** begin Text shown **

- Founded: 1944
- Founder: Leon René
- Defunct: 1950
- Status: Defunct
- Genre: Jazz, blues, gospel, R&B
- Country of origin: U.S.

= Exclusive Records =

Exclusive Records was a record label established by Leon René, which existed from 1944 to 1950.

==History==
Exclusive Records was established by Leon René in Los Angeles in 1944 and ceased operations in January 1950. Buddy Baker was the music director. The label's roster included music by Lucky Thompson, the Basin Street Boys, the Ceele Burke Orchestra, Edgar Hayes & His Stardusters, Herb Jeffries, Rickey Jordan, Jack McVea & His Orchestra, Mabel Scott, Frantic Fay Thomas, Joe Liggins & His Honeydrippers, and Johnny Moore's Three Blazers with Charles Brown.

** end Text shown **
** begin Data excerpts **

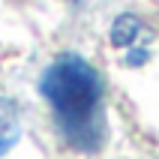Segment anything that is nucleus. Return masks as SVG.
Returning <instances> with one entry per match:
<instances>
[{"label": "nucleus", "instance_id": "f257e3e1", "mask_svg": "<svg viewBox=\"0 0 159 159\" xmlns=\"http://www.w3.org/2000/svg\"><path fill=\"white\" fill-rule=\"evenodd\" d=\"M39 93L54 114L63 141L81 153H96L105 144L102 78L78 54H60L42 72Z\"/></svg>", "mask_w": 159, "mask_h": 159}, {"label": "nucleus", "instance_id": "f03ea898", "mask_svg": "<svg viewBox=\"0 0 159 159\" xmlns=\"http://www.w3.org/2000/svg\"><path fill=\"white\" fill-rule=\"evenodd\" d=\"M21 138V114L12 99L0 96V156H6Z\"/></svg>", "mask_w": 159, "mask_h": 159}, {"label": "nucleus", "instance_id": "7ed1b4c3", "mask_svg": "<svg viewBox=\"0 0 159 159\" xmlns=\"http://www.w3.org/2000/svg\"><path fill=\"white\" fill-rule=\"evenodd\" d=\"M141 33H144L141 18L117 15L114 24H111V45H117V48H135V42L141 39Z\"/></svg>", "mask_w": 159, "mask_h": 159}]
</instances>
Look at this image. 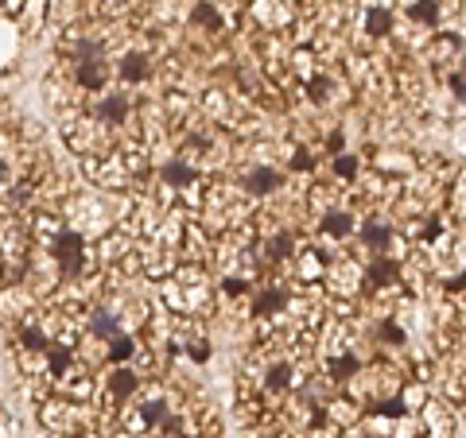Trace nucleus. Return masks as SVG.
<instances>
[{
    "label": "nucleus",
    "instance_id": "nucleus-1",
    "mask_svg": "<svg viewBox=\"0 0 466 438\" xmlns=\"http://www.w3.org/2000/svg\"><path fill=\"white\" fill-rule=\"evenodd\" d=\"M43 20H47V0H20V8H16V24L24 31H39Z\"/></svg>",
    "mask_w": 466,
    "mask_h": 438
},
{
    "label": "nucleus",
    "instance_id": "nucleus-2",
    "mask_svg": "<svg viewBox=\"0 0 466 438\" xmlns=\"http://www.w3.org/2000/svg\"><path fill=\"white\" fill-rule=\"evenodd\" d=\"M74 82H78L82 89H101L105 86V62L101 59H82L78 66H74Z\"/></svg>",
    "mask_w": 466,
    "mask_h": 438
},
{
    "label": "nucleus",
    "instance_id": "nucleus-3",
    "mask_svg": "<svg viewBox=\"0 0 466 438\" xmlns=\"http://www.w3.org/2000/svg\"><path fill=\"white\" fill-rule=\"evenodd\" d=\"M98 117L109 120V125H125V117H129V98L125 93H109V98L98 101Z\"/></svg>",
    "mask_w": 466,
    "mask_h": 438
},
{
    "label": "nucleus",
    "instance_id": "nucleus-4",
    "mask_svg": "<svg viewBox=\"0 0 466 438\" xmlns=\"http://www.w3.org/2000/svg\"><path fill=\"white\" fill-rule=\"evenodd\" d=\"M136 388H140V376H136V372H129V369L109 372V396H113V399H129Z\"/></svg>",
    "mask_w": 466,
    "mask_h": 438
},
{
    "label": "nucleus",
    "instance_id": "nucleus-5",
    "mask_svg": "<svg viewBox=\"0 0 466 438\" xmlns=\"http://www.w3.org/2000/svg\"><path fill=\"white\" fill-rule=\"evenodd\" d=\"M28 295H24V287L20 291H16V287H12V283H4V287H0V311L4 314H24L20 307H28Z\"/></svg>",
    "mask_w": 466,
    "mask_h": 438
},
{
    "label": "nucleus",
    "instance_id": "nucleus-6",
    "mask_svg": "<svg viewBox=\"0 0 466 438\" xmlns=\"http://www.w3.org/2000/svg\"><path fill=\"white\" fill-rule=\"evenodd\" d=\"M120 74H125L129 82H140L144 74H148V62L140 59V55H129V59L120 62Z\"/></svg>",
    "mask_w": 466,
    "mask_h": 438
},
{
    "label": "nucleus",
    "instance_id": "nucleus-7",
    "mask_svg": "<svg viewBox=\"0 0 466 438\" xmlns=\"http://www.w3.org/2000/svg\"><path fill=\"white\" fill-rule=\"evenodd\" d=\"M132 349H136V345H132V341L125 338V334H113V345H109V361H125V357H132Z\"/></svg>",
    "mask_w": 466,
    "mask_h": 438
},
{
    "label": "nucleus",
    "instance_id": "nucleus-8",
    "mask_svg": "<svg viewBox=\"0 0 466 438\" xmlns=\"http://www.w3.org/2000/svg\"><path fill=\"white\" fill-rule=\"evenodd\" d=\"M4 186H12V163H8V156H0V190Z\"/></svg>",
    "mask_w": 466,
    "mask_h": 438
}]
</instances>
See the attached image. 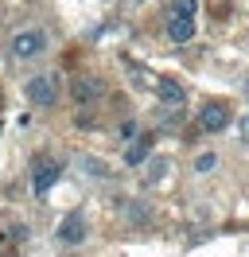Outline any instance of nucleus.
<instances>
[{"mask_svg": "<svg viewBox=\"0 0 249 257\" xmlns=\"http://www.w3.org/2000/svg\"><path fill=\"white\" fill-rule=\"evenodd\" d=\"M59 160L55 156H47V152H39L35 160H31V187H35V195H47L55 183H59Z\"/></svg>", "mask_w": 249, "mask_h": 257, "instance_id": "nucleus-1", "label": "nucleus"}, {"mask_svg": "<svg viewBox=\"0 0 249 257\" xmlns=\"http://www.w3.org/2000/svg\"><path fill=\"white\" fill-rule=\"evenodd\" d=\"M24 94H28L31 105L51 109V105L59 101V78H55V74H39V78H31L28 86H24Z\"/></svg>", "mask_w": 249, "mask_h": 257, "instance_id": "nucleus-2", "label": "nucleus"}, {"mask_svg": "<svg viewBox=\"0 0 249 257\" xmlns=\"http://www.w3.org/2000/svg\"><path fill=\"white\" fill-rule=\"evenodd\" d=\"M47 47V35L39 28H20L12 35V59H39Z\"/></svg>", "mask_w": 249, "mask_h": 257, "instance_id": "nucleus-3", "label": "nucleus"}, {"mask_svg": "<svg viewBox=\"0 0 249 257\" xmlns=\"http://www.w3.org/2000/svg\"><path fill=\"white\" fill-rule=\"evenodd\" d=\"M86 234H90V226H86V218L74 210V214H66V218L59 222L55 241H59V245H82V241H86Z\"/></svg>", "mask_w": 249, "mask_h": 257, "instance_id": "nucleus-4", "label": "nucleus"}, {"mask_svg": "<svg viewBox=\"0 0 249 257\" xmlns=\"http://www.w3.org/2000/svg\"><path fill=\"white\" fill-rule=\"evenodd\" d=\"M230 125V105L226 101H206L199 109V128L202 133H222Z\"/></svg>", "mask_w": 249, "mask_h": 257, "instance_id": "nucleus-5", "label": "nucleus"}, {"mask_svg": "<svg viewBox=\"0 0 249 257\" xmlns=\"http://www.w3.org/2000/svg\"><path fill=\"white\" fill-rule=\"evenodd\" d=\"M164 32H168L171 43H191L195 39V16H168Z\"/></svg>", "mask_w": 249, "mask_h": 257, "instance_id": "nucleus-6", "label": "nucleus"}, {"mask_svg": "<svg viewBox=\"0 0 249 257\" xmlns=\"http://www.w3.org/2000/svg\"><path fill=\"white\" fill-rule=\"evenodd\" d=\"M152 94L160 97L164 105H183V101H187V90L175 78H156V90H152Z\"/></svg>", "mask_w": 249, "mask_h": 257, "instance_id": "nucleus-7", "label": "nucleus"}, {"mask_svg": "<svg viewBox=\"0 0 249 257\" xmlns=\"http://www.w3.org/2000/svg\"><path fill=\"white\" fill-rule=\"evenodd\" d=\"M101 90H105V86H101V78H90V74L74 78V101H82V105H86V101H97V97H101Z\"/></svg>", "mask_w": 249, "mask_h": 257, "instance_id": "nucleus-8", "label": "nucleus"}, {"mask_svg": "<svg viewBox=\"0 0 249 257\" xmlns=\"http://www.w3.org/2000/svg\"><path fill=\"white\" fill-rule=\"evenodd\" d=\"M121 66H125V74H129V82L137 86V90H156V78L144 70L140 63H133V59H121Z\"/></svg>", "mask_w": 249, "mask_h": 257, "instance_id": "nucleus-9", "label": "nucleus"}, {"mask_svg": "<svg viewBox=\"0 0 249 257\" xmlns=\"http://www.w3.org/2000/svg\"><path fill=\"white\" fill-rule=\"evenodd\" d=\"M148 152H152V137H140V141H133V145H129V152H125V164H129V168H137V164L148 160Z\"/></svg>", "mask_w": 249, "mask_h": 257, "instance_id": "nucleus-10", "label": "nucleus"}, {"mask_svg": "<svg viewBox=\"0 0 249 257\" xmlns=\"http://www.w3.org/2000/svg\"><path fill=\"white\" fill-rule=\"evenodd\" d=\"M78 168H82L86 176H97V179H105V176H109V164H105V160H97V156H86V152L78 156Z\"/></svg>", "mask_w": 249, "mask_h": 257, "instance_id": "nucleus-11", "label": "nucleus"}, {"mask_svg": "<svg viewBox=\"0 0 249 257\" xmlns=\"http://www.w3.org/2000/svg\"><path fill=\"white\" fill-rule=\"evenodd\" d=\"M199 12V0H171L168 4V16H195Z\"/></svg>", "mask_w": 249, "mask_h": 257, "instance_id": "nucleus-12", "label": "nucleus"}, {"mask_svg": "<svg viewBox=\"0 0 249 257\" xmlns=\"http://www.w3.org/2000/svg\"><path fill=\"white\" fill-rule=\"evenodd\" d=\"M125 210H129V222H148V210H144V203H125Z\"/></svg>", "mask_w": 249, "mask_h": 257, "instance_id": "nucleus-13", "label": "nucleus"}, {"mask_svg": "<svg viewBox=\"0 0 249 257\" xmlns=\"http://www.w3.org/2000/svg\"><path fill=\"white\" fill-rule=\"evenodd\" d=\"M214 164H218V156H214V152H202L199 160H195V168H199V172H210Z\"/></svg>", "mask_w": 249, "mask_h": 257, "instance_id": "nucleus-14", "label": "nucleus"}, {"mask_svg": "<svg viewBox=\"0 0 249 257\" xmlns=\"http://www.w3.org/2000/svg\"><path fill=\"white\" fill-rule=\"evenodd\" d=\"M121 137H125V141H137V121H125V125H121Z\"/></svg>", "mask_w": 249, "mask_h": 257, "instance_id": "nucleus-15", "label": "nucleus"}, {"mask_svg": "<svg viewBox=\"0 0 249 257\" xmlns=\"http://www.w3.org/2000/svg\"><path fill=\"white\" fill-rule=\"evenodd\" d=\"M164 172H168V164H164V160H156V164H152V179H160Z\"/></svg>", "mask_w": 249, "mask_h": 257, "instance_id": "nucleus-16", "label": "nucleus"}, {"mask_svg": "<svg viewBox=\"0 0 249 257\" xmlns=\"http://www.w3.org/2000/svg\"><path fill=\"white\" fill-rule=\"evenodd\" d=\"M241 141H249V117L241 121Z\"/></svg>", "mask_w": 249, "mask_h": 257, "instance_id": "nucleus-17", "label": "nucleus"}]
</instances>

** end Data excerpts **

• Written problem A
Answer the following from the Exclusive Records text:
(i) Who served as the label's music director?
(ii) In which city was the label established?
(iii) Which genres are listed for the label?
• Written problem B
Using the Exclusive Records text, explain in one to three sentences why the label's status is given as "Defunct."
• Written problem C
Continue the text on Exclusive Records from the point at which it ends.

• Task answer A
(i) Buddy Baker
(ii) Los Angeles
(iii) Jazz, blues, gospel, and R&B

• Task answer B
The label is listed as defunct because it ceased operations in January 1950, after existing since 1944.

• Task answer C
Leon René and his brother Otis René, who owned Excelsior Records, purchased a shellac record pressing plant, but when the format changed from 78 rpm to 45 rpm, their old equipment could not press the new smaller vinyl discs, and both labels went out of business.

In 1951, Leon René started up Class Records with his son, musician Googie René. They formed Rendezvous Records with new partners in 1958.

==Roster==
- Big Jay McNeely
- Buddy Baker Orchestra
- Ceele Burke Orchestra
- Charles Lind
- Dan Burley & His Skiffle Boys
- Doye O'Dell
- Edgar Hayes & His Stardusters
- Ernie Andrews
- Four Hits and a Miss
- Frances Wayne
- Frank Haywood
- "Frantic" Fay Thomas
- Gladys Watts
- Herb Jeffries
- Jack McVea & His Orchestra
- Jimmie Hudson
- Joe Liggins & His Honeydrippers
- Joe Swift (with Johnny Otis & His Orchestra)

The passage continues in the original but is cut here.